One days, several months into my new San Francisco life, the front desk clerk told me, “I am sorry, Sir, but you cannot enter with your membership level. This is a Sports location now.” It turns out that 24 Hour Fitness had decided overnight to reclassify an enormous number of locations.

I asked what it would take to upgrade my membership. They said it would cost more than a new membership agreement. At once, I realized I had been screwed and I had to say good-bye to the gym I had gotten used to, and the new friends I had made. That’s right, I wouldn’t even get a chance to say ‘bye to them.

So, in the end, I suddenly had a really expensive one-year membership. There were other 24 Hour locations in San Francisco, of course. The nearest one would have been the location on Market Street. But I absolutely disliked the way this had been handled, and the company I worked for moved out of town, anyway.

Fast forward to this year. I rejoined 24 Hour Fitness, despite the Interdictum! (which, incidentally, is Latin for restraining order). They just blanket San Diego like no other gym, and I figured if I stuck with monthly fees no harm could occur.

Enters new roomie. I go online and get a Guest Pass. The site asks me all about him, then asks at what gym I’d like to pick up the pass. Then it tells me to print out the pass, or just show the smartphone with the email.

We go to the gym we specified. Point Loma, across the bridge. I’ve gone there for several months, maybe even more than a year. At the front desk, the lady asks me for my ZIP code. I tell her 92109. She says only people from 92110 can get a guest pass.

She is quickly joined by a personal trainer. I didn’t know her, but I knew him, and when he repeated the same story independently, I knew there was a higher authority at work. If I wanted my roomie to work out that day, I would have to pay a guest fee of (I kid you not) $20.

I left and quit the gym that very moment. On the one hand, I had a guest pass that said I should show up at the same gym that told me (technically: my new roomie) I had to pay $20 for the privilege of working out there.
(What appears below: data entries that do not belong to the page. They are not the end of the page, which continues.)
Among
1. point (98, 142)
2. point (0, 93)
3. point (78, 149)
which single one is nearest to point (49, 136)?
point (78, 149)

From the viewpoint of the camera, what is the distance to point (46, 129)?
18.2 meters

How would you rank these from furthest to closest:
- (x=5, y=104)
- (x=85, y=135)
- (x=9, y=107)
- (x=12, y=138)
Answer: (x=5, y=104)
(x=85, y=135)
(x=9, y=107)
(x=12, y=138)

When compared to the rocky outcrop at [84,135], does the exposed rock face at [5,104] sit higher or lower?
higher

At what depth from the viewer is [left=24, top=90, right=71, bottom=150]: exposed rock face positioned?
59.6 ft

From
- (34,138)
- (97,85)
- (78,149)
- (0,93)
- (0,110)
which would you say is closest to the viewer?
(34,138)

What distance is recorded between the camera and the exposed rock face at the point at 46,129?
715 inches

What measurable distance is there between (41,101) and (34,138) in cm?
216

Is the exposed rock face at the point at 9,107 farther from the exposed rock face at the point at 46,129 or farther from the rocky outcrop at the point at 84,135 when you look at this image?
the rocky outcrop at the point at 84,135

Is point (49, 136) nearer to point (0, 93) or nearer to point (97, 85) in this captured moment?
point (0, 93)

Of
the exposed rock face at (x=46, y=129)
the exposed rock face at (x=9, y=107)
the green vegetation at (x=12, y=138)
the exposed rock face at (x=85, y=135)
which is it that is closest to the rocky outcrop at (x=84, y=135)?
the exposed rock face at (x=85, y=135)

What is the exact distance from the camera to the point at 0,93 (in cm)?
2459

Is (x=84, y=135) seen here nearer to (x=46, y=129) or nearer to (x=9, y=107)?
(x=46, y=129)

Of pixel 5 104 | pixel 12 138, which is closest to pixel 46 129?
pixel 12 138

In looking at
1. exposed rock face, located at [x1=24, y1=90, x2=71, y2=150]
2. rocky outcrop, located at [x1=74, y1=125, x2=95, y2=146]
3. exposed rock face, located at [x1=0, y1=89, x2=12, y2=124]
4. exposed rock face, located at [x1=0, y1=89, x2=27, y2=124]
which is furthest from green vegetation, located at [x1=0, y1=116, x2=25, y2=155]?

It helped that it was the last day of the pay cycle. It was the 24th, and the 25th is when they charge you (the “billing cycle”) while my membership started on the 31st (I got a year end deal, so it was easy to remember – the “membership cycle”).

If you want to leave 24 Hour Fitness (maybe useful to others), you have to do so within the limits of the billing AND the membership cycle. So you quit today: you will have to pay until both the membership and the billing cycle are over.

To make sure it was clear when I had quit, I also went to the Garnet Street gym and quit there in person (the other one was a letter I sent that same morning). The guy there, real nice (not that the ones in Point Loma weren’t nice – they absolutely were), told me he was going to take care of it.

The next day, I went online to check what’s what, and my membership already resulted as inactive (either terminated, or cancelled, or whatever word they used). Then, weeks later, I received a final statement in which they refunded me $1 – presumably because I had quit one day ahead of the end of the billing cycle. That was odd. What was even odder is that, in the membership agreement, they state that you pay the first and last month up front. Which is what I did. But they didn’t refund me that last month.

I am sure they would chalk it up to a “billing mistake.” I like to chalk it up to that being business as usual for 24 Hour Fitness, which is now on a permanent Interdictum!